L’Espagne ne signe la convention qu’en 1808 et le Mexique en 1809.

Les États-Unis n’ont jamais été signataires de la déclaration. Selon la constitution américaine, le Congrès conserve donc le droit de « déclarer la guerre, d’accorder des lettres de marque et de représailles et d’établir des règlements concernant les prises sur terre et sur mer » (Article 1, section VIII). Ce droit est utilisé par l’administration du Président George Bush, après les attentats du 11 septembre 2001. Elle fait renforcer le droit constitutionnel de prises en mer en faisant voter une loi, September 11 Marque and Reprisal Actes of 2001, qui autorise le Département d’État à octroyer des lettres de marque sans attendre l’aval du Congrès.
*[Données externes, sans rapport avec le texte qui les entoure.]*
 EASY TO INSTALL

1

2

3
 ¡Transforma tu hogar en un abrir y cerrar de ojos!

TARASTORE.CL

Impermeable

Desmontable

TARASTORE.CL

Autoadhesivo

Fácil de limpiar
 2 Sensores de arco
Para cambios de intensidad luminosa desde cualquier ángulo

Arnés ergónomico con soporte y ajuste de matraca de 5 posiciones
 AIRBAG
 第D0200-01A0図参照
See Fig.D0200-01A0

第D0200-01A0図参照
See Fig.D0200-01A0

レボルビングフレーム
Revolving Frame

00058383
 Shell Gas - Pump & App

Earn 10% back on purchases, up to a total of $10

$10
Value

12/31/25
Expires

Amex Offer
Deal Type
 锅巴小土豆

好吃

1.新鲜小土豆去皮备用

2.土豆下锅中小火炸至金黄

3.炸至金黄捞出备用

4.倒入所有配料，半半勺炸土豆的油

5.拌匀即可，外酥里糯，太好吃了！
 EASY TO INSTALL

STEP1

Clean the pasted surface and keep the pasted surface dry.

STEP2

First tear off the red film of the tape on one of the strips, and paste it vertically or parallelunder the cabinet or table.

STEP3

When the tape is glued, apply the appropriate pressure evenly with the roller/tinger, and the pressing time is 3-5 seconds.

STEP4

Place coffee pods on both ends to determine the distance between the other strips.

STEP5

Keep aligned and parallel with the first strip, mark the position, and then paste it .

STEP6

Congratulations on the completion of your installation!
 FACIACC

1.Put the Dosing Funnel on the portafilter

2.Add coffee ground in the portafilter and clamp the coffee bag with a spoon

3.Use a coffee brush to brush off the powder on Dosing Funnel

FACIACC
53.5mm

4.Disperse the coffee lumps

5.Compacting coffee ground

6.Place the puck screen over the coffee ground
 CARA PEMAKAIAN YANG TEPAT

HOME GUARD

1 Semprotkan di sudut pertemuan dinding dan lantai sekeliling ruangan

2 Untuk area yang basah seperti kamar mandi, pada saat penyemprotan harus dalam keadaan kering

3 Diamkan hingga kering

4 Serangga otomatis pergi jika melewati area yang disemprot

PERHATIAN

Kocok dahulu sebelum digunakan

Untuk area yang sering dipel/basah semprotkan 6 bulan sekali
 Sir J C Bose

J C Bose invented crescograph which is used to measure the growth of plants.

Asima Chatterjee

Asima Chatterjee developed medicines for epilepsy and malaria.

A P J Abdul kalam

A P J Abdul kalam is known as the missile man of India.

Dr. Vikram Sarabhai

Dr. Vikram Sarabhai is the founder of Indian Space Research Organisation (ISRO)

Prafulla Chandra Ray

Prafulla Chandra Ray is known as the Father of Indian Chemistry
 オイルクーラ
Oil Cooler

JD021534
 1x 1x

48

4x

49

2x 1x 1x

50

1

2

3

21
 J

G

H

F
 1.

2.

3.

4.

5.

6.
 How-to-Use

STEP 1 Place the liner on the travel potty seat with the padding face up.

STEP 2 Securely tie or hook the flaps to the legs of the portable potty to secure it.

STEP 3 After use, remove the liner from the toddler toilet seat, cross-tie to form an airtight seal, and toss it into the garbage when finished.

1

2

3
Ainsi des personnes ou des sociétés peuvent se voir confier des missions militaires navales offensives. En 2007, un pas supplémentaire est franchi avec la création par le président des Etats-Unis de licences spéciales autorisant des armateurs privés à faire la guerre aux pirates et le cas échéant aux terroristes. La société militaire privée américaine spécialisée dans les opérations maritimes, Pistris Incorporated, se voit délivrer des lettres de marque en bonne et due forme de la part du président Georges W. Bush en vue de mener la guerre de course contre les auteurs d’actes de violence privée en mer dans l’océan Indien. La société Pistris est ainsi habilitée à armer deux bâtiments de soixante-cinq mètres de long, reliés aux satellites militaires d’observation. Chaque navire est doté d’un hélicoptère armé, d’embarcations annexes ultra-rapides capables d’atteindre la vitesse de cinquante nœuds et d’un équipage de cinquante hommes parmi lequel se trouvent des commandos.